Nur er selbst kann eine Antwort geben

Wusste Ratzinger davon? Nur er selbst kann darauf eine Antwort geben. Am Montag kündigte der Vatikan eine Erklärung des Papstes zum sexuellen Missbrauch an – sparte dabei allerdings nicht mit Medienschelte. Den Papst in die Skandale hineinziehen zu wollen, sei ein "Zeichen von Gewalt und Barbarei", erklärte ein Kurienerzbischof. Der Mann irrt doppelt. Benedikt XVI. steht schon mitten im Skandal, und Gewalt und Barbarei gehen einzig von den sexuell verirrten Priestern aus, nicht von der Berichterstattung über sie und ihre schändlichen Taten.

Schon als Papstbruder Georg Ratzinger (im Bild links neben dem damaligen Kurienkardinal Joseph Ratzinger) vor kurzem mit den Gewaltorgien bei den Regensburger Domspatzen, die er viele Jahre lang leitete, in Verbindung gebracht wurde, war man im Vatikan nervös geworden – zumal sich der heute 86-Jährige bei einer Unwahrheit ertappen ließ. Erst gab er an, nichts von Schlägen gegen Schüler gewusst zu haben, wenig später musste er einräumen, dass er selbst ohrfeigte. Ehemalige Domspatzen berichten, der Chorleiter habe bei Proben mit Stühlen nach ihnen geworfen. Benedikt XVI. dürften die Berichte über seinen Bruder wenig erfreuen.

Was das Kirchenoberhaupt vor seiner Amtszeit tat

Dass sich ein Papst für das rechtfertigen muss, was er vor seiner Amtszeit getan und unterlassen hat, mag für die katholische Kirche ungewöhnlich, gar eine Zumutung sein. Im Zeitalter einer kritischen, medial geprägten Öffentlichkeit ist das jedoch nichts als selbstverständlich. Auch in der Diskussion über Pius XII. (1939-1958) und sein Schweigen zum Holocaust werden immer wieder die antisemitischen Äußerungen des Pacelli-Papstes zitiert, als dieser noch Nuntius in Bayern war.
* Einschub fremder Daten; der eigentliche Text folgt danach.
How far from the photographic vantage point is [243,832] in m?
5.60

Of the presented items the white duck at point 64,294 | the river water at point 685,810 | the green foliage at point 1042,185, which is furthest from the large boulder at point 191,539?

In der Analyse seines Verhaltens im Zweiten Weltkrieg lässt sich das nicht ausblenden.

Ähnlich geht es nun Joseph Ratzinger: Ob es dem Vatikan gelingt, die Missbrauchsskandale in Deutschland und anderswo einigermaßen angemessen zu behandeln, wird wesentlich davon abhängen, wie und wann Benedikt XVI. zu jenem Münchner Fall Stellung nimmt. Jeden Mittwoch hält der Papst eine Generalaudienz, jeden Sonntag spricht er das Angelusgebet. Das sind gute Gelegenheiten. Bleibt ein klärendes Wort aus, verdeutlicht der Vatikan, dass er aus dem Kommunikationsdesaster im Zusammenhang mit den Piusbrüdern nichts gelernt hat.

Eine Lawine der Vorbeugung

Wichtig ist zudem eine neue Aufmerksamkeit für die Opfer. Ihnen klingt es wie Hohn, wenn etwa im Papstdekret "De delictis gravioribus" aus dem Jahr 2001 der sexuelle Missbrauch von Kindern eher beiläufig neben Verstößen bei Eucharistie und Beichte erwähnt wird. Doch der Blick auf Kirche und Vergangenheit darf nicht darüber hinwegtäuschen, dass es allein in Deutschland jedes Jahr mindestens 150.000 neue Missbrauchsfälle gibt, die meisten von ihnen in der Familie. Die Lawine, die nun losgetreten wurde, muss auch eine Lawine der Vorbeugung werden.